Lake Te Nau was first discovered discovered by European explorers Charles Naim and William Stephen in 1852. but was not surveyed until 1863 by James McKerrow. McKerrow arrived in New Zealand in November 1859.  In 1861 to 1863 McKerrow undertook the first scientific reconnaissance survey of the Otago Lake districts, a vast largely unexplored track of more than 8000 square miles. McKerrow's survey report was later presented at Royal Geographical Society of London receiving a special commendation from Sir Roderick Murchison, the Society's president.  The report was printed by the RGS in 1864, Reconnaissance Survey of the Lake Districts of Otago and  Southland, New Zealand . . . Read January 25, 1864.
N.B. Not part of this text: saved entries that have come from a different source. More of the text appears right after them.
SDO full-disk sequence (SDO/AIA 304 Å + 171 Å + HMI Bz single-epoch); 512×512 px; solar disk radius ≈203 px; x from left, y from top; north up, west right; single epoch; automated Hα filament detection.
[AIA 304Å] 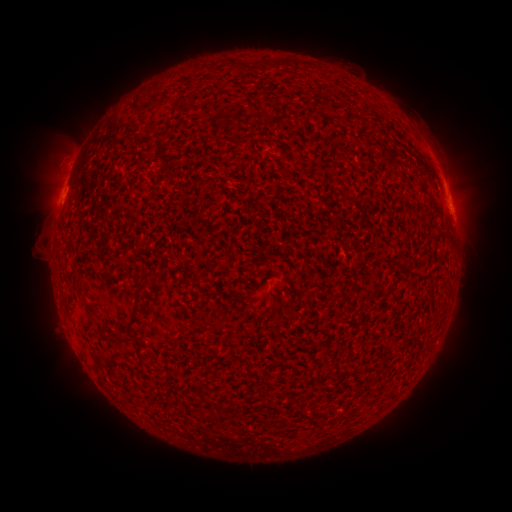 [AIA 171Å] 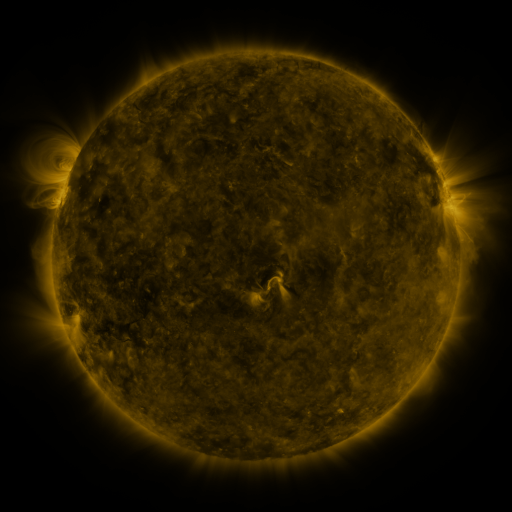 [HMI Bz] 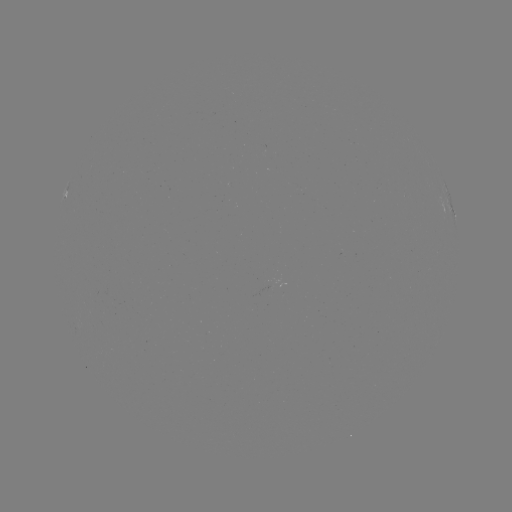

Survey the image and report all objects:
filament: (278, 66)
filament: (298, 66)
filament: (157, 87)
filament: (253, 107)
filament: (139, 114)
filament: (148, 273)
filament: (91, 312)
filament: (132, 320)
filament: (118, 338)
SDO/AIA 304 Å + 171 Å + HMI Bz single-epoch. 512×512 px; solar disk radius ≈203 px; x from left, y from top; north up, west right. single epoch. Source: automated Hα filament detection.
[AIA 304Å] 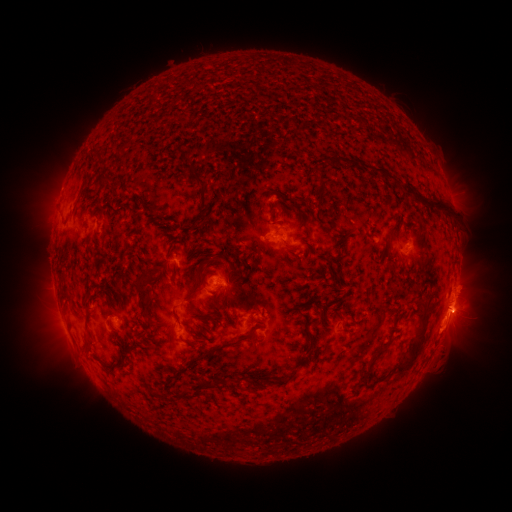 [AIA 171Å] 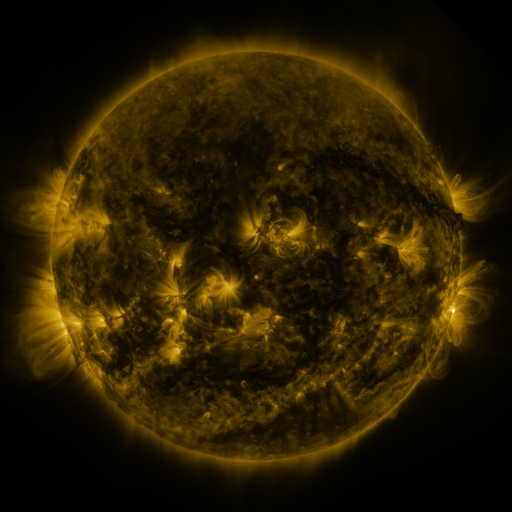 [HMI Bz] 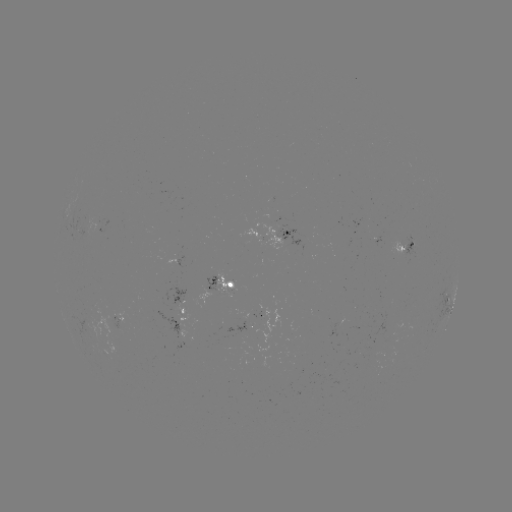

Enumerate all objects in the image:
filament: (196, 87)
filament: (354, 161)
filament: (188, 167)
filament: (382, 169)
filament: (320, 180)
filament: (104, 181)
filament: (80, 196)
filament: (202, 198)
filament: (425, 199)
filament: (279, 207)
filament: (404, 227)
filament: (390, 231)
filament: (343, 246)
filament: (266, 250)
filament: (218, 254)
filament: (229, 277)
filament: (143, 298)
filament: (176, 317)
filament: (313, 322)
filament: (203, 330)
filament: (312, 336)
filament: (420, 342)
filament: (236, 343)
filament: (196, 345)
filament: (88, 346)
filament: (372, 363)
filament: (191, 366)
filament: (300, 366)
filament: (259, 382)
filament: (200, 389)
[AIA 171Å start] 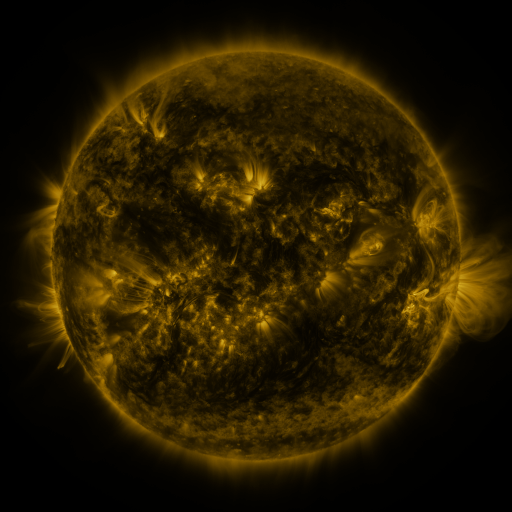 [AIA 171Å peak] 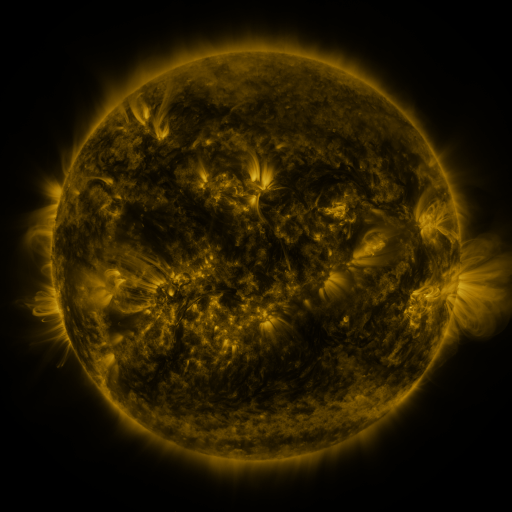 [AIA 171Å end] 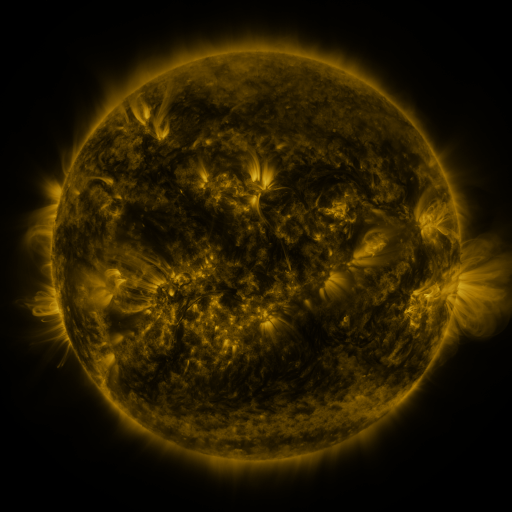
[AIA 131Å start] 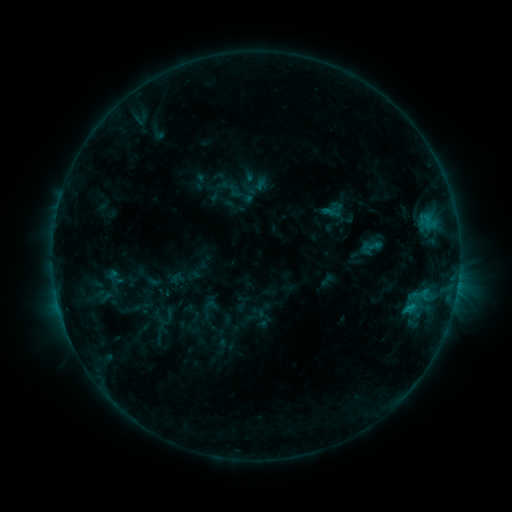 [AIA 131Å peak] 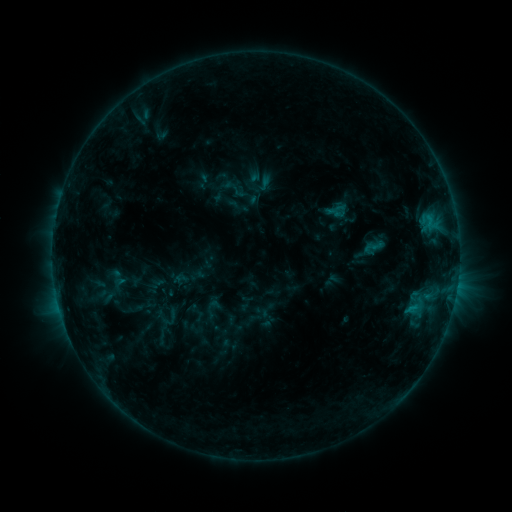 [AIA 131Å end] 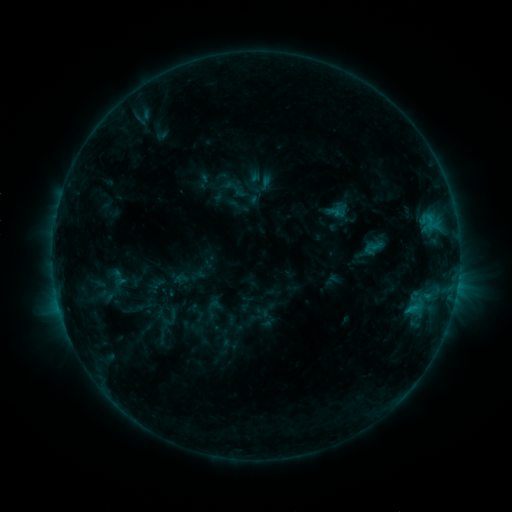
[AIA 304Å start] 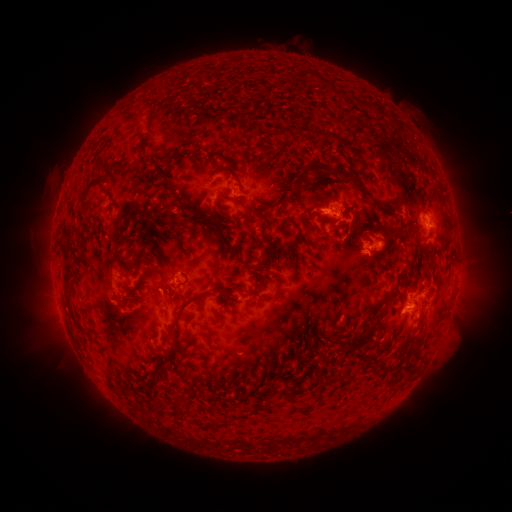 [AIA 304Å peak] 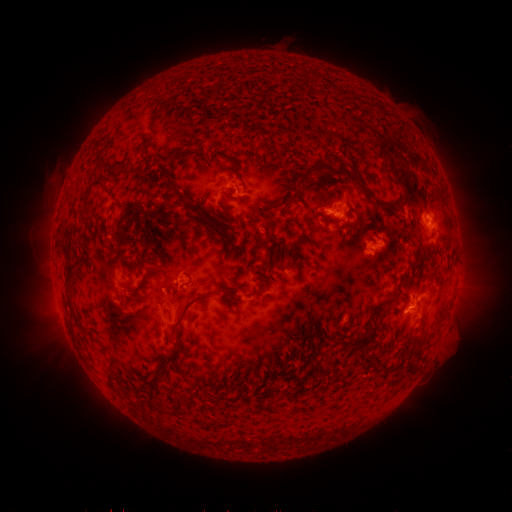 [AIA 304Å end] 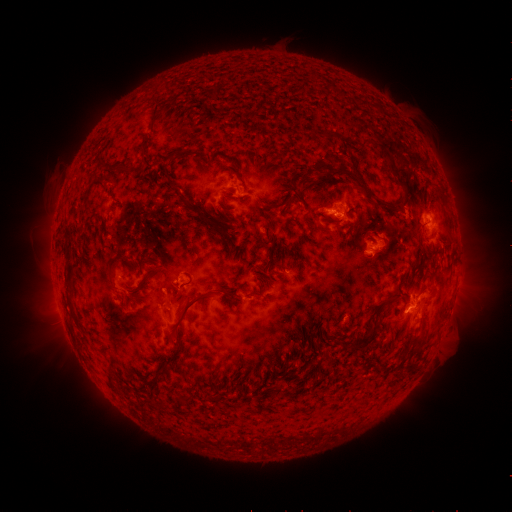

He served as District and Geodetical Surveyor of Otago from between 1859 and 1873, then later as Chief Surveyor from 1873 to 1877.  In January 1877, he became the  Assistant Surveyor-General of New Zealand from January 1877, a poste he held until October 1879.   In addition to his posts as surveyor, he also Secretary of Crown Lands and Mines (1878-89), and thereafter Chief Commissioner of New Zealand Railways.

Between 1861 to 1863, McKerrow made the reconnaissance survey of the Otago Lake districts, an area of eight thousand square miles. The reports of these surveys were read before the Royal Geographical Society of London, and received the special commendation of the President, Sir Roderick Murchison, in his annual address. 

Rarity

The map is very rare.  The original manuscript maps survives at the State Library of Victoria (Australia), noting that it was "Reduced and drawn by John Reid, draftsman, Survey Office, 1859"

OCLC locates examples at the National Library of Australia, National Library of Australia, University of Otago (Hocken Collections) and Dunedin Public Library.

A later version of the map was apparently printed in London by Edward Stanford.

Reference
Reconnaissance Survey of the Lake Districts of Otago and Southland, New Zealand, The Journal of the Royal Geographical Society of London , 1864, Vol. 34 (1864), pp. 56-82.
John Reid Biography

John Reid came to Australia in 1853, where he worked for a decade as an engineer in the goldfields of Victoria.

In 1863, he began coming to Otago as the agent of several commercial ventures. He started acquiring farm land in North Otago in 1865, creating Elderslie, an estate named for the birthplace of the 13th Century Scotish Revolutionary hero William Wallace.  Elderslie would go on to become the largest estate in Otago.

Within a few decades, Reid was the largest land owner in North Otago, and later becoming involved in the development of refrigerated shipping between Britain and Oamaru. Its inaugural voyage in 1884 carried 23,000 frozen sheep carcasses and was a great success.